* BEGIN Document *
If we first look at the action of $A$ on an arbitrary sequence of real (I'm assuming that you are working in $\mathbb{R}$) numbers $a=(a_1, a_2,...)$ we see that $A(a) = (a_1, a_1, ...)$ which won't be e.g. in $l^2$, the natural Hilbert space of sequences.

Actually, $A$ might seem to only make sense in $l^\infty$ (but it doesn't, as @MartinArgerami points out, because we don't have a countable basis with which to interpret what the action of $A$ on an arbitrary vector $u \in l^\infty$ is), and this is definitely not Hilbert. Because we then lack the notion of a scalar product, we cannot define what orthogonal eigenspaces would be, hence no orthogonal diagonalisation.
* END Document *
* BEGIN Data lines *
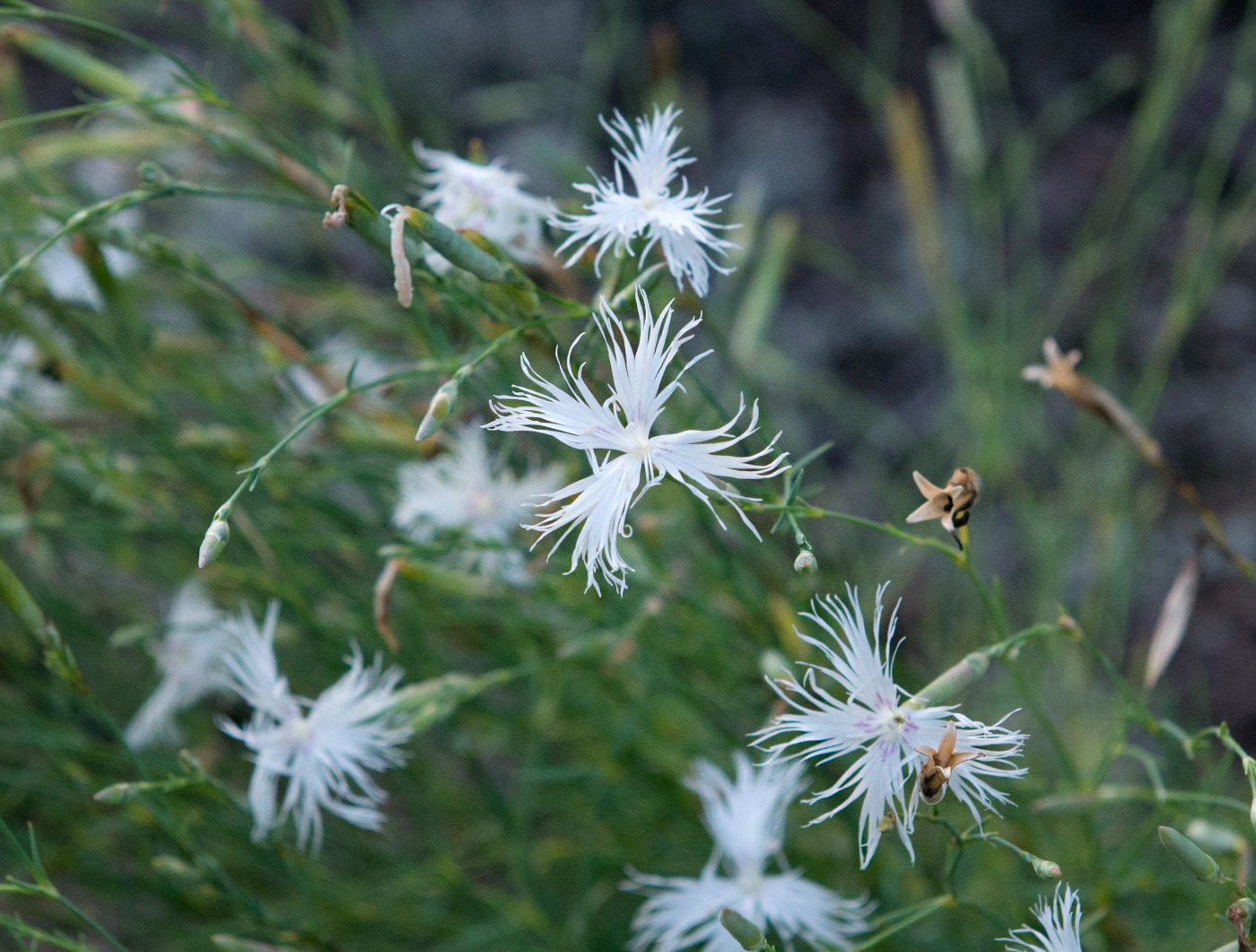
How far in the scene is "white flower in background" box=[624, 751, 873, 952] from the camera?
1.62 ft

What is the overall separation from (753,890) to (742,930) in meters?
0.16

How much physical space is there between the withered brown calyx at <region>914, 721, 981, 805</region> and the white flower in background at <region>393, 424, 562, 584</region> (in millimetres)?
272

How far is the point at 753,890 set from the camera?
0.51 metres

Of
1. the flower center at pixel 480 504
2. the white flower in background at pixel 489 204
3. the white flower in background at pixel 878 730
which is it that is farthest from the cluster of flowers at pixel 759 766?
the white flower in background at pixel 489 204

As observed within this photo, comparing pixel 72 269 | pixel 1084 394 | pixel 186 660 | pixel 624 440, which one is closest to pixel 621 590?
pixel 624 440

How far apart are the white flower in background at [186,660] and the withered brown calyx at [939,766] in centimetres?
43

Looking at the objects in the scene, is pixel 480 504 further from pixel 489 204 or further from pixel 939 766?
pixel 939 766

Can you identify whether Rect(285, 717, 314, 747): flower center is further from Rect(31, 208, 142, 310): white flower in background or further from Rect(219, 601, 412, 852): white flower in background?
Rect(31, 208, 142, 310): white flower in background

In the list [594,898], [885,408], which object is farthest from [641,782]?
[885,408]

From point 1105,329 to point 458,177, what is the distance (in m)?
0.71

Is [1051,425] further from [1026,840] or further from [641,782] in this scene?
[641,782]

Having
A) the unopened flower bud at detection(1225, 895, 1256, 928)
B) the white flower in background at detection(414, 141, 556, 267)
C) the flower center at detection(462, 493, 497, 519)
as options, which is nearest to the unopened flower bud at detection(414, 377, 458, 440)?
* END Data lines *
■ **Problems to work on**
• a. Can you sum up the excerpt on the operator $A$ in two sentences?
• b. Would you print everything in the excerpt on the operator $A$ from "If we first" down to "space of sequences."?

■ **Per-task answers**
• a. Applied to an arbitrary sequence of real numbers $a=(a_1, a_2, ...)$, $A$ gives $A(a) = (a_1, a_1, ...)$, which won't be in $l^2$, the natural Hilbert space of sequences. $A$ might seem to make sense only in $l^\infty$, but it doesn't, because there is no countable basis for interpreting its action on an arbitrary vector there; $l^\infty$ is not Hilbert, so without a scalar product orthogonal eigenspaces cannot be defined, and there is no orthogonal diagonalization.

• b.
If we first look at the action of $A$ on an arbitrary sequence of real (I'm assuming that you are working in $\mathbb{R}$) numbers $a=(a_1, a_2,...)$ we see that $A(a) = (a_1, a_1, ...)$ which won't be e.g. in $l^2$, the natural Hilbert space of sequences.